# FUTURE SALES PREDICTION PROJECT

## The dataset contains sales information from Jan 2013 to Oct 2015. The task is to forecast the total amount of products sold in every shop for the test set. A warning of change in item number and shop id shoudl be taken into consideration.

### File despcription from Kaggle


**sales_train.csv    :** The training set. Daily historical data from January 2013 to October 2015.\
**test.csv           :** The test set.
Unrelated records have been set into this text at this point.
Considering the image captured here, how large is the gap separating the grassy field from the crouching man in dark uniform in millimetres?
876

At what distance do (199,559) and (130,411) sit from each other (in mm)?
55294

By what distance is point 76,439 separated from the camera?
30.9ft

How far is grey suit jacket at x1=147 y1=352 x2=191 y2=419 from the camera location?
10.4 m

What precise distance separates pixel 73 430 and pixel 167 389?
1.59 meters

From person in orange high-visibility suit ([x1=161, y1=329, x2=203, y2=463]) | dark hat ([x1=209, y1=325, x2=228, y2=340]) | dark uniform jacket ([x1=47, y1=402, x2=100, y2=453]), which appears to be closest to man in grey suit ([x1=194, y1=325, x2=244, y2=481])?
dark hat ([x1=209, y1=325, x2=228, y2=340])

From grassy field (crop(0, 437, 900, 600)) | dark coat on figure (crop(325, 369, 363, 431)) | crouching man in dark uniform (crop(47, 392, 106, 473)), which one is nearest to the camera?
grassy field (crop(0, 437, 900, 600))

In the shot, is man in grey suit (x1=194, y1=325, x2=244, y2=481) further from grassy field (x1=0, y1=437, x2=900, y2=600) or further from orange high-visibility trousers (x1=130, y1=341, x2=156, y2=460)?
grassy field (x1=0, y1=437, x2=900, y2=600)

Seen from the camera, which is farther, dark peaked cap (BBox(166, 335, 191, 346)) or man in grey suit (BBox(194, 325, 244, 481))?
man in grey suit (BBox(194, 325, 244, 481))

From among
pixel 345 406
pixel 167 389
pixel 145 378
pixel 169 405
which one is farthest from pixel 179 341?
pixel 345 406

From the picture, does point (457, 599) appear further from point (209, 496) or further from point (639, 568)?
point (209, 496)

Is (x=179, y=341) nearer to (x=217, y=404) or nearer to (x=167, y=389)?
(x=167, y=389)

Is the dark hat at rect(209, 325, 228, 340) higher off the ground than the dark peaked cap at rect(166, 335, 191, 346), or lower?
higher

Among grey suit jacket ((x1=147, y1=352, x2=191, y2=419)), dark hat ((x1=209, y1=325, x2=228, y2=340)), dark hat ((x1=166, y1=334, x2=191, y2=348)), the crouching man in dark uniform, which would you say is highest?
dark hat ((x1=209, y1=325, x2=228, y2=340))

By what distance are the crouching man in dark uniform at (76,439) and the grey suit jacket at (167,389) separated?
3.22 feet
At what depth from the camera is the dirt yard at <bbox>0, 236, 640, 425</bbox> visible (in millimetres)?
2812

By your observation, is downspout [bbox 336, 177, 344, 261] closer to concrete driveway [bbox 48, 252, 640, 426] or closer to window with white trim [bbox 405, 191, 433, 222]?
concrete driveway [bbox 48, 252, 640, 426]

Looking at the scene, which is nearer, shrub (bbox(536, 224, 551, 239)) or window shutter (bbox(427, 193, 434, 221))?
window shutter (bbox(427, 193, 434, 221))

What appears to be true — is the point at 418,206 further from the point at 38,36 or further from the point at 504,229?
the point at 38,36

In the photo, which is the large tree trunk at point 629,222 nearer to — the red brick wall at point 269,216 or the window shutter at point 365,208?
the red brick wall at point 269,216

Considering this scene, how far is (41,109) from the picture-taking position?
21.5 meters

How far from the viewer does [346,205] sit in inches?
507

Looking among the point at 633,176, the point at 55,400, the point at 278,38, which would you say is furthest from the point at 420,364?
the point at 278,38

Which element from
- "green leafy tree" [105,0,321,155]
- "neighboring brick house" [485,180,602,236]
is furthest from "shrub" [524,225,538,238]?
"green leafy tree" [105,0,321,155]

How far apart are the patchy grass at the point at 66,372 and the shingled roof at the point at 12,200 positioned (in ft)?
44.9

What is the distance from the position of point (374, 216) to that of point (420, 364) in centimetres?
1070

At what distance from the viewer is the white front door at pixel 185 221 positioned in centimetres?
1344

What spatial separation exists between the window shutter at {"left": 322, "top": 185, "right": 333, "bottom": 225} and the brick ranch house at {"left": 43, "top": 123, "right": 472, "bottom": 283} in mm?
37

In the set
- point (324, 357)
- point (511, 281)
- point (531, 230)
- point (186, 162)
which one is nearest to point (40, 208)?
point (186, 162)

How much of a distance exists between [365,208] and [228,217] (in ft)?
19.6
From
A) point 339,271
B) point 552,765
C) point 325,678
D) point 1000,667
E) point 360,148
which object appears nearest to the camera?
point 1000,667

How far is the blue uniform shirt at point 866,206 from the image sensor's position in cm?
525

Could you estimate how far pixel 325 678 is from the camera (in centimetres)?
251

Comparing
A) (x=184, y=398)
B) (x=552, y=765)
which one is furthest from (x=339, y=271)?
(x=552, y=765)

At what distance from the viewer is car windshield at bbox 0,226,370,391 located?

Forecast the sales for these shops and products for November 2015.\
**items.csv          :** Supplemental information about the items/products.\
**item_categories.csv:** Supplemental information about the items categories.\
**shops.csv          :** Supplemental information about the shops.

### Data fields from Kaggle

**ID** an Id that represents a (Shop, Item) tuple within the test set.\
**shop_id** unique identifier of a shop.\
**item_id** unique identifier of a product.\
**item_category_id** unique identifier of item category.\
**item_cnt_day** number of products sold. You are predicting a monthly amount of this measure.\
**item_price** current price of an item.\
**date** date in format dd/mm/yyyy.\
**date_block_num** a consecutive month number, used for convenience. January 2013 is 0, February 2013 is 1,..., October 2015 is 33.\
**item_name** name of item.\
**shop_name** name of shop.\
**item_category_name** name of item category.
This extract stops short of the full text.